Nelle piazze e nei cortei di questi giorni notiamo una costante presenza della comunità LGBTQ+, che ha la forte necessità di comprendere e affiancare le lotte degli oppressi contro gli oppressori. Tra l’altro la coincidenza con il “Pride Month” porta a ricordare quella che rimane una pietra miliare della storia della liberazione sessuale in America. 

Marsha P. Johnson era una donna trans afroamericana che dà inizio nel giugno 1969 ai moti di Stonewall, ribellandosi alla brutalità della polizia e alle leggi ingiuste. È lei a scagliare un mattone contro una volante della polizia, in quanto è lei ad essere oggetto oppresso di una società razzista, sessista e transfobica.
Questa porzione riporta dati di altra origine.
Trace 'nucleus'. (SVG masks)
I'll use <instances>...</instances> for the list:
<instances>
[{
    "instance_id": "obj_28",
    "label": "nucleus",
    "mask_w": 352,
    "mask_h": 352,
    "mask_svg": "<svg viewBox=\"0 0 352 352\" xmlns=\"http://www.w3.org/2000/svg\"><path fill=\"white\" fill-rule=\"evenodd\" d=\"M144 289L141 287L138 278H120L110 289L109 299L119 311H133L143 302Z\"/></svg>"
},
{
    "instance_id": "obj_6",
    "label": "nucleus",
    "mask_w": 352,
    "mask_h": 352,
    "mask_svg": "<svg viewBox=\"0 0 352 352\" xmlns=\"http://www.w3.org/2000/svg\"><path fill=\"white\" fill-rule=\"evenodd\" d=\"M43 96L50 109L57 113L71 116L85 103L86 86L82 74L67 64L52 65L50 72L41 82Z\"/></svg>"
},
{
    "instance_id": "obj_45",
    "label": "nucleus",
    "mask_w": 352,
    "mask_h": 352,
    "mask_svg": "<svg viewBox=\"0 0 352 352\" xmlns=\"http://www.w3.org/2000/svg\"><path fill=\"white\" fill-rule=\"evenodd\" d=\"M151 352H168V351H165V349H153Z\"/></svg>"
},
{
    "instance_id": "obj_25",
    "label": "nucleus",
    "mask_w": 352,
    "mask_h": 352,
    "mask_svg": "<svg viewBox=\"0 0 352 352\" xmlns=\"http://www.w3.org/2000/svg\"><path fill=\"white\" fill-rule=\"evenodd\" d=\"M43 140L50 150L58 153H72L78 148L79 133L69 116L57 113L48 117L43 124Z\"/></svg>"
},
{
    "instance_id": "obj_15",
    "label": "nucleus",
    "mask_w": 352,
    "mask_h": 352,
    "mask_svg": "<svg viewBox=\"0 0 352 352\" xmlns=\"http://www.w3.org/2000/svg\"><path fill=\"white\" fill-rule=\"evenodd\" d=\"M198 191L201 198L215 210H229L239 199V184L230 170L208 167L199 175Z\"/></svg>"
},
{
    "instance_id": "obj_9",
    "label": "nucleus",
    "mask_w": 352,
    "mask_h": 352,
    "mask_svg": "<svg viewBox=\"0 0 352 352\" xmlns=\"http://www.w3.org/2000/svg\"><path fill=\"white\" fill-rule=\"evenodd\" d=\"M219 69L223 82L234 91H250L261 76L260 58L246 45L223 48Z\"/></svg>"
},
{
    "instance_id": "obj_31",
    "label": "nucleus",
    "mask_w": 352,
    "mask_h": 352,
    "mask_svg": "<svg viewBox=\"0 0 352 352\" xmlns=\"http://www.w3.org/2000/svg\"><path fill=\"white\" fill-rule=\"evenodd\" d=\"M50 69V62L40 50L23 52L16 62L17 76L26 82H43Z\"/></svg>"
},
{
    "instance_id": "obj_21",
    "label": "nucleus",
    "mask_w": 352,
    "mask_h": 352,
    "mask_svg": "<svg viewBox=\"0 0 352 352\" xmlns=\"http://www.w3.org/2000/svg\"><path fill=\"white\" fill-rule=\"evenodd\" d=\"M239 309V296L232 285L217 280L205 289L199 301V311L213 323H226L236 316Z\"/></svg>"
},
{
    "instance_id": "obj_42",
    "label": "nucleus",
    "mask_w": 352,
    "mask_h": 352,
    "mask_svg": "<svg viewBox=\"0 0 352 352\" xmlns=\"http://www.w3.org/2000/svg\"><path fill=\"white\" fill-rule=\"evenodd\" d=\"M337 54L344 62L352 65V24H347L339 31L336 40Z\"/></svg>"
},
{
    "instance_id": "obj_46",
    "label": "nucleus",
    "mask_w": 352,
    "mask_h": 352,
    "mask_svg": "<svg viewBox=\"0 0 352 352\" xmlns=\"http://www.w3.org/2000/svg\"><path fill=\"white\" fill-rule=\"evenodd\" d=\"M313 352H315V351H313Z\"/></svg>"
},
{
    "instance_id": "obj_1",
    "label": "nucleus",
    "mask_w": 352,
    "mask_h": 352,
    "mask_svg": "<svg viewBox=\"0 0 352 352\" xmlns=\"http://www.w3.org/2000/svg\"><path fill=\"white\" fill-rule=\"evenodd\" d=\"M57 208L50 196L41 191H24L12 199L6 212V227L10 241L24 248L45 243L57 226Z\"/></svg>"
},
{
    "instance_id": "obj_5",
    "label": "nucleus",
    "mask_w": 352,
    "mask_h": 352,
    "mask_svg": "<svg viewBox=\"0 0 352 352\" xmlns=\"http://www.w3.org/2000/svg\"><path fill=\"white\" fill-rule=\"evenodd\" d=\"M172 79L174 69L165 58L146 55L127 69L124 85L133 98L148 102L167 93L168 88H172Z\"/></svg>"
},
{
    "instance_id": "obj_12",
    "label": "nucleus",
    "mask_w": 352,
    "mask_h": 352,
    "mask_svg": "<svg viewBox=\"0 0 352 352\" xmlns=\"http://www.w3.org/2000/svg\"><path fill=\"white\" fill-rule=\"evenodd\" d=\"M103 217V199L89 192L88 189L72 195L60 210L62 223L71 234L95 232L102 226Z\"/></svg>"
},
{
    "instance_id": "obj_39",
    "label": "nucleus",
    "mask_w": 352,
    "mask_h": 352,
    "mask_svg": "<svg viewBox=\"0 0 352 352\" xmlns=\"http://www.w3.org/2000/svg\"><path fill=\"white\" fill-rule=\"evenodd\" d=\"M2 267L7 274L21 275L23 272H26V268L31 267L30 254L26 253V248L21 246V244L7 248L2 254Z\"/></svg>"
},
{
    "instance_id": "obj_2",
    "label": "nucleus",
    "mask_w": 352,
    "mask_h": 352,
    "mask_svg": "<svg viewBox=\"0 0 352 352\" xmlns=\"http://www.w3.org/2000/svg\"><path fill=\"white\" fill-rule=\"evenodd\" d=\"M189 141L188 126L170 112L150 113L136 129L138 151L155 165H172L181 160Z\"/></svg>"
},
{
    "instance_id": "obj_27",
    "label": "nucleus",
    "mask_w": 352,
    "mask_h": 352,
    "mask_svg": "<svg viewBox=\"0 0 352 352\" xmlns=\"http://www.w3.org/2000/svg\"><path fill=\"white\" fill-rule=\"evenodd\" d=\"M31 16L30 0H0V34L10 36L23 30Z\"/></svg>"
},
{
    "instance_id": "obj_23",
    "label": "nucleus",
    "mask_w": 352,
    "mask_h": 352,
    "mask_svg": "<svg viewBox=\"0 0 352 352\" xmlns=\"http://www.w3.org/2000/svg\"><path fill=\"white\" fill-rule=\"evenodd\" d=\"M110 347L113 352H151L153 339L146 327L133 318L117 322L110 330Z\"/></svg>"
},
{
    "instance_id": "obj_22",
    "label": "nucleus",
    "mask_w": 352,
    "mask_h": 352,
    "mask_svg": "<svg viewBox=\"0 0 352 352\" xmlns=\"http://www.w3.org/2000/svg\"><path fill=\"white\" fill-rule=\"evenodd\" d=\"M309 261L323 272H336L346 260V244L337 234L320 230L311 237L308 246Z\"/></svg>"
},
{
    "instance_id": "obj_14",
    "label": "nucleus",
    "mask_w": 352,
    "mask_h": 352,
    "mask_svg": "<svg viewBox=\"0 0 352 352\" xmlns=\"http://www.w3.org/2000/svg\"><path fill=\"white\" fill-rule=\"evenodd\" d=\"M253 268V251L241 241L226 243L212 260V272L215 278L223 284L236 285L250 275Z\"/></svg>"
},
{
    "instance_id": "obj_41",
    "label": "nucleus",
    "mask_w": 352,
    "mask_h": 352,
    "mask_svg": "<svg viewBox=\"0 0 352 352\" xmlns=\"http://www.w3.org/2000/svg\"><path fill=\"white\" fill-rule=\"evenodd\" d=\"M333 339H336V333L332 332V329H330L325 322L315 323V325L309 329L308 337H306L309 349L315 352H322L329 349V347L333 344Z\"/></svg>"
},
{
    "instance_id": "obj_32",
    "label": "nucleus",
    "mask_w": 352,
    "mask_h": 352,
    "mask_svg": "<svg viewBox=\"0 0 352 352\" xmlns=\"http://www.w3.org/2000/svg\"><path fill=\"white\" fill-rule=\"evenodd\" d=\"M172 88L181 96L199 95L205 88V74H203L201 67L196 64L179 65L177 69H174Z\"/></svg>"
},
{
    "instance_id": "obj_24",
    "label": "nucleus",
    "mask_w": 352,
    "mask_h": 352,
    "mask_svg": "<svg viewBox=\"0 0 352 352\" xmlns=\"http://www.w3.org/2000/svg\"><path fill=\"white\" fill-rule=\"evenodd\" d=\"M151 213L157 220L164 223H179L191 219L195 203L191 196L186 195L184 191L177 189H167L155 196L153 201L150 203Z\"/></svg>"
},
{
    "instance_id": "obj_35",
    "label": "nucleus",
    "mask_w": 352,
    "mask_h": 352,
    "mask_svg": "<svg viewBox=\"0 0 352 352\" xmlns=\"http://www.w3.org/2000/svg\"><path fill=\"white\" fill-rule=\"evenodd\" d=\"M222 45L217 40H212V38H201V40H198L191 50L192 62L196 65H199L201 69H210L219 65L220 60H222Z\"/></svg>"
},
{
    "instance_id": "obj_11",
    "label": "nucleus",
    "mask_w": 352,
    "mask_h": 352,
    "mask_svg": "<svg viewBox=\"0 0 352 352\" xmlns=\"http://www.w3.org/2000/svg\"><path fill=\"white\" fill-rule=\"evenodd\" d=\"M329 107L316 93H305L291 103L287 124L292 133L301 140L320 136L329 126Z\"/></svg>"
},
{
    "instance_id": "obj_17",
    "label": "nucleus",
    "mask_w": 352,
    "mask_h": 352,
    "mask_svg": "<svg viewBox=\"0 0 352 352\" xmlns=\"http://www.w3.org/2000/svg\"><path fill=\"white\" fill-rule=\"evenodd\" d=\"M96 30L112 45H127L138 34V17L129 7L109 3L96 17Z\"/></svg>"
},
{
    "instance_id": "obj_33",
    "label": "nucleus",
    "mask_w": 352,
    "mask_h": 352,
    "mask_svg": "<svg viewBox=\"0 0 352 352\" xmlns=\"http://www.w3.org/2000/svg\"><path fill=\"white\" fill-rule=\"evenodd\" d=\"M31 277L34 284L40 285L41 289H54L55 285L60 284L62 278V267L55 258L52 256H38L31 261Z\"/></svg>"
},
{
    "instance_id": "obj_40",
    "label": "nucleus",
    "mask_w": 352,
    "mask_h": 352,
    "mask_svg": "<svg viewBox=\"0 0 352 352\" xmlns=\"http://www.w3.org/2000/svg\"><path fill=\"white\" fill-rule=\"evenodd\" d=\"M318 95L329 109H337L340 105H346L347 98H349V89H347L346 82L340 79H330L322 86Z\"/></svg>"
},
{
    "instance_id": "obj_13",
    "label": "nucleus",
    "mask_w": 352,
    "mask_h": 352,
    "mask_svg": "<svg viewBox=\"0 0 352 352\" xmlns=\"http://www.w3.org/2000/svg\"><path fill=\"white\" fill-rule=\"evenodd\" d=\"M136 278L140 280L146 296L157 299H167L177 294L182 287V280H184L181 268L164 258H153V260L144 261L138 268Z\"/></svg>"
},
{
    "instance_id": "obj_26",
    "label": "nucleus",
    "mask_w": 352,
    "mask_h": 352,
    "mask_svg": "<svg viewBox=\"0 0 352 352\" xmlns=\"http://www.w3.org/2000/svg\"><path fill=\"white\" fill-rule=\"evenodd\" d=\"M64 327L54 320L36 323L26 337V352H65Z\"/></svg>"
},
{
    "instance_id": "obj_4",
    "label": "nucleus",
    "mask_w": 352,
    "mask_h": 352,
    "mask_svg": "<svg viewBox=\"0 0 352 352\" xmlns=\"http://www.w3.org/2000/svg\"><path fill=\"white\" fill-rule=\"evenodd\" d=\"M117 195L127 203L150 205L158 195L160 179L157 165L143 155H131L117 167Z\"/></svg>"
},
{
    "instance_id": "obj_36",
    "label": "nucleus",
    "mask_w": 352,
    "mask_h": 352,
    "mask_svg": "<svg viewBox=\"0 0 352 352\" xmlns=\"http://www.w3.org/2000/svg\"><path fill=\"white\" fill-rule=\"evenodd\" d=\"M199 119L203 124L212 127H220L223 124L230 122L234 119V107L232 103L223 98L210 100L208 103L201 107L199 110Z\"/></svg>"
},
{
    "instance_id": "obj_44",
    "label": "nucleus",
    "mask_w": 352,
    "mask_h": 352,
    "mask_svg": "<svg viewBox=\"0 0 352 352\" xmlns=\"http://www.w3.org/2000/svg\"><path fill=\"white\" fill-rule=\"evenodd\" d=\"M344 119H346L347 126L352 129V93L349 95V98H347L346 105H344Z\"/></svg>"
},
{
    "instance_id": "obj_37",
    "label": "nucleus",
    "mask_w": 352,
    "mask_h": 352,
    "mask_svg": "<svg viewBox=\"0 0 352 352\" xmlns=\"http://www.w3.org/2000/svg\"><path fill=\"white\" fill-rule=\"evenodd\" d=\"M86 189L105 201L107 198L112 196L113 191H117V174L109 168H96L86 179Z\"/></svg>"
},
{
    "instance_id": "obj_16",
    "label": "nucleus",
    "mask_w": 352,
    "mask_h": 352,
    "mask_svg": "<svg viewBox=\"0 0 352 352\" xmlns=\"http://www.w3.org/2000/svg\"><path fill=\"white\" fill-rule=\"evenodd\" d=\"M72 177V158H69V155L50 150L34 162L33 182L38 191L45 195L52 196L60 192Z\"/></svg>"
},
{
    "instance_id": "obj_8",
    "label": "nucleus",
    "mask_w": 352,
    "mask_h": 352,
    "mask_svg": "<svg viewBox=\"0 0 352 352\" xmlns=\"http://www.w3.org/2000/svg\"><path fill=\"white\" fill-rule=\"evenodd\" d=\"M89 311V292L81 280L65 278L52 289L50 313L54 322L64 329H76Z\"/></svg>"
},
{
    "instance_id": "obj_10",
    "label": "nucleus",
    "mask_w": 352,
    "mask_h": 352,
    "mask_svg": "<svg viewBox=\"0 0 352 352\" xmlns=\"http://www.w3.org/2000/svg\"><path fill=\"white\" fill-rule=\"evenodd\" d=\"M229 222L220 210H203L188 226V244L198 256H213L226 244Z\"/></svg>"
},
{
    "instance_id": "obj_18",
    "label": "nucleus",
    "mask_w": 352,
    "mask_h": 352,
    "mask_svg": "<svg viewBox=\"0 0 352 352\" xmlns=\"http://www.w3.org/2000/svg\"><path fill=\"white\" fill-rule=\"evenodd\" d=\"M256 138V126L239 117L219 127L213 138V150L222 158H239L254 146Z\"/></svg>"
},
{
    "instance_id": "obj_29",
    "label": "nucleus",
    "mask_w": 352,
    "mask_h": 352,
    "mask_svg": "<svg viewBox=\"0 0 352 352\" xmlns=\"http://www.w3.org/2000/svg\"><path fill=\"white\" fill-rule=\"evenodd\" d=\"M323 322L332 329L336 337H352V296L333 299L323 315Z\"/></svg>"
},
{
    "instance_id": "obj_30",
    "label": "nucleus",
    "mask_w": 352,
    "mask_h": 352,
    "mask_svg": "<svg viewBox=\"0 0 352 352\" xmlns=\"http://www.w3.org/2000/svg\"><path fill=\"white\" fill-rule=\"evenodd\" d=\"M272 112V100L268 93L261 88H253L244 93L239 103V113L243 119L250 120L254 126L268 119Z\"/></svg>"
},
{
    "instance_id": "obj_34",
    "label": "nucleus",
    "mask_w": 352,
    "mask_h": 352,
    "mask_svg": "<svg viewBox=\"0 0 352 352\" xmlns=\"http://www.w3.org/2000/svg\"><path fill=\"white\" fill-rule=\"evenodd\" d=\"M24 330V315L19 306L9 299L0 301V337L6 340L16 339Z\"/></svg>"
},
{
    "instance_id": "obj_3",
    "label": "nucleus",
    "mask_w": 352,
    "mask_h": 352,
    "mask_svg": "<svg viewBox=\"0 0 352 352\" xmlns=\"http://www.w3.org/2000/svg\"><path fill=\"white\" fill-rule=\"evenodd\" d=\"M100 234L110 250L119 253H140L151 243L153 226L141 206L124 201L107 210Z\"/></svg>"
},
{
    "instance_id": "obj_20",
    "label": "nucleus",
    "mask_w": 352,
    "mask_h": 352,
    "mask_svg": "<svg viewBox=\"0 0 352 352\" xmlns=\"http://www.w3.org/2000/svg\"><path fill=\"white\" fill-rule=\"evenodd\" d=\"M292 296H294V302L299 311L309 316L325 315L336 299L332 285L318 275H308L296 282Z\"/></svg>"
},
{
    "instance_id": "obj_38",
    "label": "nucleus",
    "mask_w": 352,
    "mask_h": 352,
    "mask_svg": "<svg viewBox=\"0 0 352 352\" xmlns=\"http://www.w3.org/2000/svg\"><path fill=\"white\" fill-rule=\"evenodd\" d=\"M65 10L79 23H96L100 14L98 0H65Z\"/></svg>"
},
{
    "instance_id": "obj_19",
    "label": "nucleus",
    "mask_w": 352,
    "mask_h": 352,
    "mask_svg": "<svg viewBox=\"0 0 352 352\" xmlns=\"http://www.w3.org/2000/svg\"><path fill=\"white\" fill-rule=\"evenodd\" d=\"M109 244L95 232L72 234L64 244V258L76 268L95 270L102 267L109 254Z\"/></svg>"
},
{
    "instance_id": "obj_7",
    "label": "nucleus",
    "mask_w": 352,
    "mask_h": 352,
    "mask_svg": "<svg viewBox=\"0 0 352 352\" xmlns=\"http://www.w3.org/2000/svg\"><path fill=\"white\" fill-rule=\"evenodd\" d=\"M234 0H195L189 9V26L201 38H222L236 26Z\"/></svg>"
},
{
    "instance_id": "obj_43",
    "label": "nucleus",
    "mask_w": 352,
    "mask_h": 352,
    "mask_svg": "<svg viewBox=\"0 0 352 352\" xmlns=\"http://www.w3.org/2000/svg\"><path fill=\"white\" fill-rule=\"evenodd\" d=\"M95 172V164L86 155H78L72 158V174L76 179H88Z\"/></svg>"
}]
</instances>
Una serie di ingiustizie e discriminazioni che Marsha e le sue sorelle non volevano più vivere, e vale oggi come allora: senza giustizia la rabbia prenderà sempre il sopravvento, e finché non ci sarà giustizia non porta nemmeno esserci pace. 
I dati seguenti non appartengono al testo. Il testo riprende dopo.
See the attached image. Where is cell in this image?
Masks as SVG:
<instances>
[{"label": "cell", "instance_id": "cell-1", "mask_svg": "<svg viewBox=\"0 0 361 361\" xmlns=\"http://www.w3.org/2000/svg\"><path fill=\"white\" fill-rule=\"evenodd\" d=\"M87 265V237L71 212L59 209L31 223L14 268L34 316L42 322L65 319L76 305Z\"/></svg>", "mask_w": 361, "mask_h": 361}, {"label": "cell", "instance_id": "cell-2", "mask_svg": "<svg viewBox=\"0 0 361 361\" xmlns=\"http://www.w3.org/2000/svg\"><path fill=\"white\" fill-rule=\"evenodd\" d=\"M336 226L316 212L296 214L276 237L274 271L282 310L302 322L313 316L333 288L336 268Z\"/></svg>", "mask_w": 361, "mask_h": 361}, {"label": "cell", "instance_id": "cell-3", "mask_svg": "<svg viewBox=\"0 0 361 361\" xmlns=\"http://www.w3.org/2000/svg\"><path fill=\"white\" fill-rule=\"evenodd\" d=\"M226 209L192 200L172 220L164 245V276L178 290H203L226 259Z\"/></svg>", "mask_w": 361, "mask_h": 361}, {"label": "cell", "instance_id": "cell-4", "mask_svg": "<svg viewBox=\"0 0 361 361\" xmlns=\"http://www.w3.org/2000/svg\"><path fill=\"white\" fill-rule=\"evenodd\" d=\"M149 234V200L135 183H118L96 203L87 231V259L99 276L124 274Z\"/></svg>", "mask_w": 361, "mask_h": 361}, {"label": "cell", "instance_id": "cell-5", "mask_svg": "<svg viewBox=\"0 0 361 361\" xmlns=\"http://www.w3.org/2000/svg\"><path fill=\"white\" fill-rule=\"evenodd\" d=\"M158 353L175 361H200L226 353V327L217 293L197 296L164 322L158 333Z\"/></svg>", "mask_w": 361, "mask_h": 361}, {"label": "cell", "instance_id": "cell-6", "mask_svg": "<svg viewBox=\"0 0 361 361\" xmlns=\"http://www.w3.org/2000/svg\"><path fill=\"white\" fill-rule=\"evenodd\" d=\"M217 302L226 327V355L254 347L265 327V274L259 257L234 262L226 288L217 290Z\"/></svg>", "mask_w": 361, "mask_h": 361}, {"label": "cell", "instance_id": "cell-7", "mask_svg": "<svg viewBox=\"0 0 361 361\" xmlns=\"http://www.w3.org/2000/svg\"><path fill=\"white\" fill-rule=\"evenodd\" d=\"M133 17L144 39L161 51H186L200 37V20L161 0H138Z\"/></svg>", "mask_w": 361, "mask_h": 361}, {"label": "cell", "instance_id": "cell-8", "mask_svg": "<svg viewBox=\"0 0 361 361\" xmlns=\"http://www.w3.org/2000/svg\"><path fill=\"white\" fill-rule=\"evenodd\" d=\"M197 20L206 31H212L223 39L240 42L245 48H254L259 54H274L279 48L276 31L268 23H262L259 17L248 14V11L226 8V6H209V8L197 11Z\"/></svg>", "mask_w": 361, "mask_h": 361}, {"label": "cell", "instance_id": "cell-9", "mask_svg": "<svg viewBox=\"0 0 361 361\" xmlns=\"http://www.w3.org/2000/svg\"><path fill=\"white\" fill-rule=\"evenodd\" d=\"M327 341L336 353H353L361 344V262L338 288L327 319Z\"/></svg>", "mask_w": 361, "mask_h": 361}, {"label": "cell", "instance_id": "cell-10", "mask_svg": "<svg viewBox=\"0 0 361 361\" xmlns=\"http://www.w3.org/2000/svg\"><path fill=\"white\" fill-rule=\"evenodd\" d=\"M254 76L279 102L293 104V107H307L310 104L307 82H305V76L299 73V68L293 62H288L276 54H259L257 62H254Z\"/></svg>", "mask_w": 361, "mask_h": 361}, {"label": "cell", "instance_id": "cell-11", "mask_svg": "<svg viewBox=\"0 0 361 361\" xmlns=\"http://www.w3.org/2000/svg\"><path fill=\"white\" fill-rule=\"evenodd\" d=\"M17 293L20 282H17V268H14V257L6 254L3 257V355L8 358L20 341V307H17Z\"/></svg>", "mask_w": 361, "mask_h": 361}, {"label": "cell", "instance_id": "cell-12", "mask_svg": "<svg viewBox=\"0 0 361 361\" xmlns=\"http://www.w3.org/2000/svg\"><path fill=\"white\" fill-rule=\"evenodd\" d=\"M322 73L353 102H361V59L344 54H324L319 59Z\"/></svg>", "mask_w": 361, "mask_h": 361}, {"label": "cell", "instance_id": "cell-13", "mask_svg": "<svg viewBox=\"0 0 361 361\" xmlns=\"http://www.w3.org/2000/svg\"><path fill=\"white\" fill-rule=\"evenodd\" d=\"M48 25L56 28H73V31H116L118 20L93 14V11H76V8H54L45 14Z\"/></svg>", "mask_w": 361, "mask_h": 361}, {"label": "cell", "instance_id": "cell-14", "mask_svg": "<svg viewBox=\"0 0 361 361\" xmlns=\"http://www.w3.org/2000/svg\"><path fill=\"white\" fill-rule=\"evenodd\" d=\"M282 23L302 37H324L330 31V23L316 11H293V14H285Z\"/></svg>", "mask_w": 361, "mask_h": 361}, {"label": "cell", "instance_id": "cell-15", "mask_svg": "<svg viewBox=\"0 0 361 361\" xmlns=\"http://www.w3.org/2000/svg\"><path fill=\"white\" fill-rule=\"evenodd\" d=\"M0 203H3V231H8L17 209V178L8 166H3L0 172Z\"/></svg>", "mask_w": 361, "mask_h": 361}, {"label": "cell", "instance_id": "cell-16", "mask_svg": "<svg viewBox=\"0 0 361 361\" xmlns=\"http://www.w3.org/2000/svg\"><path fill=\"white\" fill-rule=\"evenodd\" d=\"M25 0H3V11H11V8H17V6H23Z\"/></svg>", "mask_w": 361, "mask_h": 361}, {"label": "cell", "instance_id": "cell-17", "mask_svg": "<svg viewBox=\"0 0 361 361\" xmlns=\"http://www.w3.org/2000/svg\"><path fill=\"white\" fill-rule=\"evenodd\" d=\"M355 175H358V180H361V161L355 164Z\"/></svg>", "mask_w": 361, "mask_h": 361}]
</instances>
Il fatto che il movimento Black Lives Matter abbia una vocazione inclusiva verso l’identità di genere e le diverse forme di espressione della sessualità è sicuramente un punto di forza, perché ha ben chiaro che serve un approccio intersezionale per smantellare l’oppressione sociale e sistematica che permea questa comunità. Di questo fortunatamente sembra rendersi conto anche la comunità LGBTQ+, e il mondo dell’associazionismo presente al suo interno. In una lettere aperta di pochi giorni fa 75 associazioni LGBTQ+ americane si rivolgono “soprattutto alle persone non nere” si legge, con l’invito a “fare meglio” per sostenere le proteste in corso. 

La lettera supporta la rivolta invitando i membri della comunità LGBTQ+ che condannano le violenze di piazza a farsi un ripassino della storia del loro movimento, spiegando che senza i moti di Stonewall e altre proteste simili i diritti di cui la comunità gode oggi non esisterebbero. 

Le organizzazioni LGBTQ+ invitano i loro membri a lottare insieme per porre fine al razzismo sistematico e alla supremazia bianca: “non come corollari necessari alla nostra missione, ma come parte integrante dell'obiettivo della piena uguaglianza per le persone LGBTQ+". 

E ancora "celebriamo giugno come mese dell'orgoglio, perché commemora, in parte, le nostre resistenze alle violenze e alla brutalità della polizia a Stonewall a New York City e in precedenza in California, quando tale violenza era comune e normale. Lo ricordiamo come un momento decisivo in cui ci siamo rifiutati di accettare l'umiliazione e la paura come prezzo per vivere pienamente, liberamente e autenticamente. Comprendiamo cosa significa sollevarsi e respingere una cultura che ci dice che siamo meno, che le nostre vite non contano. Oggi ci uniamo di nuovo per dire Black Lives Matter e ci impegniamo per l'azione richiesta da quelle parole."